Der Sperrdienst für EC- oder Kreditkarten ruft für gewöhnlich nicht über die eigene Notrufnummer an. (Symbolbild) Foto: Julian S
Der Sperrdienst für EC- oder Kreditkarten ruft für gewöhnlich nicht über die eigene Notrufnummer an. (Symbolbild) Foto
© Julian Stratenschulte/dpa
Ein Mann in der Wesermarsch ist auf einen vermeintlichen Anruf des Sperrnotrufs für Kredit- oder EC-Karten hereingefallen. Die Polizei gibt Tipps, wie man sich vor den Betrügern schützt.

Wer von der Rufnummer 116 116 angerufen wird, der ist aller Wahrscheinlichkeit nach das Ziel von Betrügern geworden. Davor warnt die Polizei, nachdem ein Mann aus der Wesermarsch Opfer dieser Betrüger geworden ist und mehrere tausend Euro verloren hat. Wer nicht auch auf die Betrüger hereinfallen will, sollte folgende Tipps beachten.

Bei der 116 116 handelt es sich um den Sperrnotruf für Kredit- oder Girokarten. Vom Sperrnotruf gingen aber keine Anrufe aus, teilte die Polizei mit. Wer dennoch den Anruf entgegennimmt, sollte Ruhe bewahren und mit seinen persönlichen Daten zurückhaltend umgehen. "Übergeben oder überweisen Sie auf gar keinen Fall Geld oder gewähren fremden Personen Zugang zu Ihren Konten", schreibt die Polizei. Und weiter: "Wird am Telefon, per E-Mail oder Kurznachricht nach PIN oder TAN gefragt, handelt es sich sicher um Betrug."

Die Beamten empfehlen, Vertrauenspersonen über derartige Vorfälle zu informieren. Im Zweifel sollten Konten oder Karten gesperrt, die Bank informiert und Anzeige bei der Polizei erstattet werden. Auch die Löschung des Telefonbucheintrages könne hilfreich sein.

Nummer im Display ist Täuschung

Die neue Masche werde auch "Call ID Spoofing" genannt. Dabei werde bei Anrufen eine andere Nummer als die des tatsächlichen Anrufers angezeigt. Häufig werde das auch mit der Notrufnummer der Polizei - der 110 - gemacht. Inzwischen gebe es aber auch erste Fälle mit der 116 116. 

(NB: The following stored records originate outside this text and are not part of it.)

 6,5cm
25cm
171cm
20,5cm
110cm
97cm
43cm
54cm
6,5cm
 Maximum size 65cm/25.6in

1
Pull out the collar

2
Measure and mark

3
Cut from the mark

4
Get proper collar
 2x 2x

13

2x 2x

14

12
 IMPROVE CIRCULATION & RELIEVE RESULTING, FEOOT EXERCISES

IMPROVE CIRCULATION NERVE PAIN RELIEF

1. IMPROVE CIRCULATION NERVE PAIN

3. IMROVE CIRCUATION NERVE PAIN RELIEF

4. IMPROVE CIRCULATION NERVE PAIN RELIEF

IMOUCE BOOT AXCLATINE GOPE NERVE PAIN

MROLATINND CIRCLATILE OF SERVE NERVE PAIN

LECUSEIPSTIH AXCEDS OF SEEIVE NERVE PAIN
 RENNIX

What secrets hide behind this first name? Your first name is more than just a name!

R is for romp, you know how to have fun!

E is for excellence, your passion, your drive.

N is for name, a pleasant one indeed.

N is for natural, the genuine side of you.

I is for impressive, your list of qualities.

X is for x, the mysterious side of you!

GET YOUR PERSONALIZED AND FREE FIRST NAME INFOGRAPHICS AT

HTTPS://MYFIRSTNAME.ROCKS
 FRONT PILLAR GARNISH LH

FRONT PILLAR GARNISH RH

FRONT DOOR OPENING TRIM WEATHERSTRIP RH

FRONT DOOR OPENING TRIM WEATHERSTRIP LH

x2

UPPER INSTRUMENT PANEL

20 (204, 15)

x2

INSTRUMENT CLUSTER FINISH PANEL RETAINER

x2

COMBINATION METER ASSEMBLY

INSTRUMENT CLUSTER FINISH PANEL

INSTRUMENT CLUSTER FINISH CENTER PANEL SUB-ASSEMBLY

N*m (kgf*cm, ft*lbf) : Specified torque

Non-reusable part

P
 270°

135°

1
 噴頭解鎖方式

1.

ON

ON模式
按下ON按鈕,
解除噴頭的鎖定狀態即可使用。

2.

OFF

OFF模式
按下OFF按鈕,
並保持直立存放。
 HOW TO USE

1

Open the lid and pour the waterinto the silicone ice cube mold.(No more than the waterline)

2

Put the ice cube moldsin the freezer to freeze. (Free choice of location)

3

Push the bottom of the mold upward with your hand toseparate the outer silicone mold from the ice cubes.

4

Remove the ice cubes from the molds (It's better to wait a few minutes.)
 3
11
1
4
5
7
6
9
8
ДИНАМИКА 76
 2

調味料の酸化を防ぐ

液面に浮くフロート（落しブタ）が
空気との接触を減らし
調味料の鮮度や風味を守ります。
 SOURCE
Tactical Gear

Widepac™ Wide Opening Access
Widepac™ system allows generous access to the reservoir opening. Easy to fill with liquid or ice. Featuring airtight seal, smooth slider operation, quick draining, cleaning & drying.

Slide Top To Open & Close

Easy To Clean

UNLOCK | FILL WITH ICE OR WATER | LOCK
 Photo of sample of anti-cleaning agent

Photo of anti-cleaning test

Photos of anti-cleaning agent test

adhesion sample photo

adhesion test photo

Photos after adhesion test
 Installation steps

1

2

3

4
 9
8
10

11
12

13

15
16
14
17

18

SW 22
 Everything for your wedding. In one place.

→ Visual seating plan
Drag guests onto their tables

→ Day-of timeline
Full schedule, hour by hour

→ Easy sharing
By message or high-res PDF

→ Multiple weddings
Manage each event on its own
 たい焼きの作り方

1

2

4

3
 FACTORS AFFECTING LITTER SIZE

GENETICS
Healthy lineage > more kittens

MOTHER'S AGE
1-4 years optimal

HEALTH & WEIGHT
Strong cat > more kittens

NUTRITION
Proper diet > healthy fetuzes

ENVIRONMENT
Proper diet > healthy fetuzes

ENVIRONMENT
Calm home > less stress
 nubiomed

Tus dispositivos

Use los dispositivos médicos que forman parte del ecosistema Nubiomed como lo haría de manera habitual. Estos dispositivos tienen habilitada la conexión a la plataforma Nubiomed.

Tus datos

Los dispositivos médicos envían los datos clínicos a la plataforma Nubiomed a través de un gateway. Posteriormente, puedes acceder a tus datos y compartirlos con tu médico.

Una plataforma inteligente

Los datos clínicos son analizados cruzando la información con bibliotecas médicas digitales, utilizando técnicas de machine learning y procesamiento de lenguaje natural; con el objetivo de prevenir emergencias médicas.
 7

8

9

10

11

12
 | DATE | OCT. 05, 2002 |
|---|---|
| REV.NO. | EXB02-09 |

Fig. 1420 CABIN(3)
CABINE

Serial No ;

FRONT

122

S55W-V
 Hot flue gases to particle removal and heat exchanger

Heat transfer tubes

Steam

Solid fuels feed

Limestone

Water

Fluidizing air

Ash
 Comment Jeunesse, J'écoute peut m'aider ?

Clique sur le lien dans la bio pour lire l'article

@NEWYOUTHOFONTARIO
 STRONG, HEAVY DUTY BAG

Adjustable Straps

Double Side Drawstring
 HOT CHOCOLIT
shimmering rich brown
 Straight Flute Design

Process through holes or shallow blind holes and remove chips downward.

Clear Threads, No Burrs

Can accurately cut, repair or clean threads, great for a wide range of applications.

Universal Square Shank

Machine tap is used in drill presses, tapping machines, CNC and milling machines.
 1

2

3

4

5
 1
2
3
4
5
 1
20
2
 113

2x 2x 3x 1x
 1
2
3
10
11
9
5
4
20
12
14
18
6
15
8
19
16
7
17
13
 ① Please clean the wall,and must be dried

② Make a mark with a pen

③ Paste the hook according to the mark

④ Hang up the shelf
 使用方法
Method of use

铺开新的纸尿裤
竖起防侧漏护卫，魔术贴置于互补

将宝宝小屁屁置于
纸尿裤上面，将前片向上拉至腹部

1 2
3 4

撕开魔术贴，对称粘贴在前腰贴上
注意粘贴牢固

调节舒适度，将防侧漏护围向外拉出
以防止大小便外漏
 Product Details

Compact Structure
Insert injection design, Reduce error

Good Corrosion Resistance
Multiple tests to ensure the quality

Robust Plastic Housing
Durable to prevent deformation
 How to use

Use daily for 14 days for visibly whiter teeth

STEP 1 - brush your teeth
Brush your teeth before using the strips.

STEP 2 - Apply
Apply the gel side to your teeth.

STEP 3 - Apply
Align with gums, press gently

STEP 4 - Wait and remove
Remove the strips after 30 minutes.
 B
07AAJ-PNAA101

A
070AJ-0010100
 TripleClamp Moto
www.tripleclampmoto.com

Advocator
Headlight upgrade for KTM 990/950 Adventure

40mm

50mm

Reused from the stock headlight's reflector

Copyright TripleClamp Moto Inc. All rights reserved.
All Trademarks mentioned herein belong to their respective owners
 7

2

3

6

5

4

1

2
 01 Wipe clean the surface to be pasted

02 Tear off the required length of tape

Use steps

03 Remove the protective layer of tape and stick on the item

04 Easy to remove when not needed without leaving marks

Im konkreten Fall hatte der Mann aus der südlichen Wesermarsch einen solchen Anruf entgegengenommen. Die Betrüger ließen den Mann glauben, es gebe auffällige Geldbewegungen auf dessen Konto. Er gewährte den Kriminellen daraufhin einen Fernzugriff auf seinen Laptop und gab ihnen letztlich Zugang zu seinen Konten. Mehrere tausend Euro seien so gestohlen worden.